• **Source excerpt**
-------
Hope Springs Eternal

By Bill Vossler

What was going to happen next?  Suddenly a shadow blotted out the sun. I was roughhoused backwards. I cried out, thinking a giant bird had swooped down to haul me away.

One July 4 when I was five, Myron Wolff performed an impossible but perfect flight of a tin can. He also probably saved my hearing.

Myron, about 15, touched the flame of a farmer’s match to a black pellet on the sidewalk. I liked fire, but when a puff of gray smoke leaped into the air, and the pellet crackled, growing
ominously, snaking out, I jumped back, my mouth working.

"Never seen a black snake, have ya, kid?" 

I shook my head, trembling with excitement as the snake expanded, a live black sausage, curling, crawling down the sidewalk.

"What about fireworks? You ever seen them?"

I shook my head. He dug into his pants pocket and pulled out a cherry bomb. I glanced at the writhing black snake. The smell of magic hung in the air; if Myron had mumbled an incantation exhorting the sun to dim, I would have cricked back my head and waited for it to go black. He was a magician, a shaman, a sorcerer. He could do anything, and I wanted to be just like him.

“You’ll like this,” he said.
-------
• **Given entries**
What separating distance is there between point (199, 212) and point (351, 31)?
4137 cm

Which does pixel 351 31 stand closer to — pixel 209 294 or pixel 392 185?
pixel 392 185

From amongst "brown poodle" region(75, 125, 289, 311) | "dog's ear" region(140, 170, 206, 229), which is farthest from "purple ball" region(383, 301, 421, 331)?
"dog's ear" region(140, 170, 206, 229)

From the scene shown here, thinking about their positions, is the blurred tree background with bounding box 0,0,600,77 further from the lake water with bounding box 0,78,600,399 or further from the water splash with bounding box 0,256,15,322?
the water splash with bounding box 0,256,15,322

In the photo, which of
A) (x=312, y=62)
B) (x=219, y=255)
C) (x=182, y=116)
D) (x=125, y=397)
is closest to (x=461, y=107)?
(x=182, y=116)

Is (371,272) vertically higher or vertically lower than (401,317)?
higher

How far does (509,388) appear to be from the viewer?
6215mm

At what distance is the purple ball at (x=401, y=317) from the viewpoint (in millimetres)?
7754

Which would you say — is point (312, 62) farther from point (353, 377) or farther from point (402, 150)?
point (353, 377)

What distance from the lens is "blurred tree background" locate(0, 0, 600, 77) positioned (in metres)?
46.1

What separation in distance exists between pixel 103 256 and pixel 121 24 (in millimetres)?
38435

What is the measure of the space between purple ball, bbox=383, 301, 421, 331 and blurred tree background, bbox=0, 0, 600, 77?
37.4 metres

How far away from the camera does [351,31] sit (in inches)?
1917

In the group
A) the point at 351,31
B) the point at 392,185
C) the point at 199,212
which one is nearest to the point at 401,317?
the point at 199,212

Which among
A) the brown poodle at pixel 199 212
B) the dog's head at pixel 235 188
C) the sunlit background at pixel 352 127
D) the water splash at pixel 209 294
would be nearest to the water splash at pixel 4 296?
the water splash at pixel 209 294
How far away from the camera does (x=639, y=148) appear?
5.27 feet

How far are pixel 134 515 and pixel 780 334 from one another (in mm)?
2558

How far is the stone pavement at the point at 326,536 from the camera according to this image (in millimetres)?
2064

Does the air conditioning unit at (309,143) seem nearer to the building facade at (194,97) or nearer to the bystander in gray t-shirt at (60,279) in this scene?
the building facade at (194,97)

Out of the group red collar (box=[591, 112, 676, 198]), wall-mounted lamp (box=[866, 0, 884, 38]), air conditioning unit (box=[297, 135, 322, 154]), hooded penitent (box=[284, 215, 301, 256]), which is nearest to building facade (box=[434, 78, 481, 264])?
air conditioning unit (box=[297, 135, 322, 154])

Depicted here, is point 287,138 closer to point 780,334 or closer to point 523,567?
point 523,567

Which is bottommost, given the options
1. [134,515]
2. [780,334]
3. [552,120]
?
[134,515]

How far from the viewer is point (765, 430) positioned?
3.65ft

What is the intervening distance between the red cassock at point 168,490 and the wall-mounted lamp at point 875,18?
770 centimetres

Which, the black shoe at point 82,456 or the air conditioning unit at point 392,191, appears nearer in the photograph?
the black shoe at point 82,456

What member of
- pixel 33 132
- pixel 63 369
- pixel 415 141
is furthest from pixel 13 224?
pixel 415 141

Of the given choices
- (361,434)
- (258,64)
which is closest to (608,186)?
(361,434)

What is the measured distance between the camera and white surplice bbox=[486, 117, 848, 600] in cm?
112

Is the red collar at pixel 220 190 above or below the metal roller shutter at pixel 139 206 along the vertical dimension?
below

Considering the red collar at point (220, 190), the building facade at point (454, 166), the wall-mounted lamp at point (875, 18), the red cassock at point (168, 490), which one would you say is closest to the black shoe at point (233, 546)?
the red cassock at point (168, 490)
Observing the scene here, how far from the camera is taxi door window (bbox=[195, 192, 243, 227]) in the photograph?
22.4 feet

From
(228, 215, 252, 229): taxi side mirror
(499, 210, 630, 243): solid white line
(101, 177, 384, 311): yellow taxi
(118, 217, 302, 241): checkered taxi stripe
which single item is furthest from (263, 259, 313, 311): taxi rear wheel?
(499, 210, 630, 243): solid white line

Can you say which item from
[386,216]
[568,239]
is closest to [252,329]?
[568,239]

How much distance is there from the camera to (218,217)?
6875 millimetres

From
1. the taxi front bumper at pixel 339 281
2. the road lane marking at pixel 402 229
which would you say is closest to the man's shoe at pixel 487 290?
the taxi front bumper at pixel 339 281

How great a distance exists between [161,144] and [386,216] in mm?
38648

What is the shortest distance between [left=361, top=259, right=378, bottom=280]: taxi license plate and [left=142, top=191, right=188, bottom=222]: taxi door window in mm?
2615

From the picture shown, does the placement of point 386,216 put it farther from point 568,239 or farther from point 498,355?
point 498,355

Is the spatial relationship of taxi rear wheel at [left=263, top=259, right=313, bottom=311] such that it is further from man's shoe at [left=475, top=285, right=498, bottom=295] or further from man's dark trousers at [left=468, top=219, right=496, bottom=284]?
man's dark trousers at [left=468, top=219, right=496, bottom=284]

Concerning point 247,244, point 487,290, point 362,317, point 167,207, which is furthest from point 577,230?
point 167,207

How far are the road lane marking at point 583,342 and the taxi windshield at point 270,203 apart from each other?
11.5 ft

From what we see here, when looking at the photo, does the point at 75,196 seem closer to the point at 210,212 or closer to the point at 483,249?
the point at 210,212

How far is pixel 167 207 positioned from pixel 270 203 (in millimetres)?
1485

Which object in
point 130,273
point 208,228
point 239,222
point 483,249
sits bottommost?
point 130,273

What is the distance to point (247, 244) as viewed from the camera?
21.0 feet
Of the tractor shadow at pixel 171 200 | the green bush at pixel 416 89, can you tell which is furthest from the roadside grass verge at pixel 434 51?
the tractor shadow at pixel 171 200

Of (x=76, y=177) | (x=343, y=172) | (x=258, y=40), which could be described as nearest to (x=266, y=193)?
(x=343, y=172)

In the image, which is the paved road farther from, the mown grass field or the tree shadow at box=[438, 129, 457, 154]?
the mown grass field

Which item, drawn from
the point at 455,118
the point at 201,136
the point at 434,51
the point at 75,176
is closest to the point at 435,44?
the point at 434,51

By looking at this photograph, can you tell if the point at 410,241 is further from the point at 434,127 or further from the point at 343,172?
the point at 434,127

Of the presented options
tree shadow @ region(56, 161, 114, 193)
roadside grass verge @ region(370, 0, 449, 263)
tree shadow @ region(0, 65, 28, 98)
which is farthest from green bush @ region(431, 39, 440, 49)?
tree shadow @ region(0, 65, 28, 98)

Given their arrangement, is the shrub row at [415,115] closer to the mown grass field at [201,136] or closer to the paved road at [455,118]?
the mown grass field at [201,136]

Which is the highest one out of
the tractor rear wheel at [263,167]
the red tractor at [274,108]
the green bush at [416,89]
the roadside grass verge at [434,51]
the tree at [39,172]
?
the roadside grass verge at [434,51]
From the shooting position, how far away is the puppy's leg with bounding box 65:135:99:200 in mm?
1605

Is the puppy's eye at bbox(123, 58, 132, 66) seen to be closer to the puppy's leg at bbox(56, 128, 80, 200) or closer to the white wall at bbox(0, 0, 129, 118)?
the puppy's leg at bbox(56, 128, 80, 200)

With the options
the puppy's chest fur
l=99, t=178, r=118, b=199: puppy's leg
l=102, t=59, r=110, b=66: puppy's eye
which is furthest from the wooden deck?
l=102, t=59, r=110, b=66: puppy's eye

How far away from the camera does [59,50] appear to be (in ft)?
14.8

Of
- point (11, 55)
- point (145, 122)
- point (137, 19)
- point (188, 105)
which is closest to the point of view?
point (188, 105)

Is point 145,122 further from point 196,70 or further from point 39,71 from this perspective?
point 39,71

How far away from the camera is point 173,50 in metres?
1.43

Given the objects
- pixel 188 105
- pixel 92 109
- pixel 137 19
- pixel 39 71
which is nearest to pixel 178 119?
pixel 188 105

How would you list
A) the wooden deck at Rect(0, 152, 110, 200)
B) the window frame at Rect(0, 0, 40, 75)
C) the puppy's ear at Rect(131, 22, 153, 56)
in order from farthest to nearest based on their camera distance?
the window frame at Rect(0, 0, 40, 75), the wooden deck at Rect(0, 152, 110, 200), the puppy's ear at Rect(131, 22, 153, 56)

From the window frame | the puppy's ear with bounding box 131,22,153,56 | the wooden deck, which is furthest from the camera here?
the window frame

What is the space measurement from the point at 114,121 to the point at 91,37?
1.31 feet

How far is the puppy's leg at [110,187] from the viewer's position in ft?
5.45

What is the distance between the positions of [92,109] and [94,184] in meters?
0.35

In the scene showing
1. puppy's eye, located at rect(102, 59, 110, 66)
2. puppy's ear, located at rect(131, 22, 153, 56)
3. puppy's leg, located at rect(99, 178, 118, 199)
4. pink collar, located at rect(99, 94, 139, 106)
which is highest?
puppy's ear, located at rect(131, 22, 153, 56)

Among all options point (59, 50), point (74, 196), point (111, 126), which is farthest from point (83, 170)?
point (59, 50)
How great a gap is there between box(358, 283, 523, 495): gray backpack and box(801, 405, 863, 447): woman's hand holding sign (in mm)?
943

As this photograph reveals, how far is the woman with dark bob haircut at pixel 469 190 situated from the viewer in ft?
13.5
-------
• **Requirements**
#1 Reproduce everything in the fireworks story from "By Bill Vossler" down to "saved my hearing.", changing "giant bird" to "great hawk".
#2 Continue the fireworks story, starting right after its final line.

• **Per-task outputs**
#1
By Bill Vossler

What was going to happen next?  Suddenly a shadow blotted out the sun. I was roughhoused backwards. I cried out, thinking a great hawk had swooped down to haul me away.

One July 4 when I was five, Myron Wolff performed an impossible but perfect flight of a tin can. He also probably saved my hearing.

#2
He placed the cherry bomb on the sidewalk and covered it with a Van Camp pork and beans can with a torn label. The fuse stuck out.

He lit the fuse. It flared and hissed, belching white smoke. He ran.

I however inched closer, squatting, my fingers against the warm rough surface of the sidewalk, my nose inches from the pungent flame. What was going to happen next?  Suddenly a shadow blotted out the sun. I was roughhoused backwards. I cried out, thinking a giant bird had swooped down to haul me away.

As I sprawled back in Myron's arms, boom! The can took wing. Like a stubby silver rocket, it shot up, up, arcing over a telephone pole. For an instant it hung in the sky, suspended from an invisible hook. Then it fell. Landed. Clang. On top of the pole. It trembled, but stayed.

My eyes were big as white dinner plates. So that's what you did with fireworks, with cherry bombs! "Damn!" Myron said admiringly.

For a few days I returned to stare at the telephone pole. In the cool shadows of a rustling cottonwood, the breeze ruffled my hair as I studied the can on the pole, replaying its silver flight.
I imagined my cherry-bomb-powered cans soaring up and landing atop telephone poles all over town, until every one was capped with Van Camps pork and beans empties.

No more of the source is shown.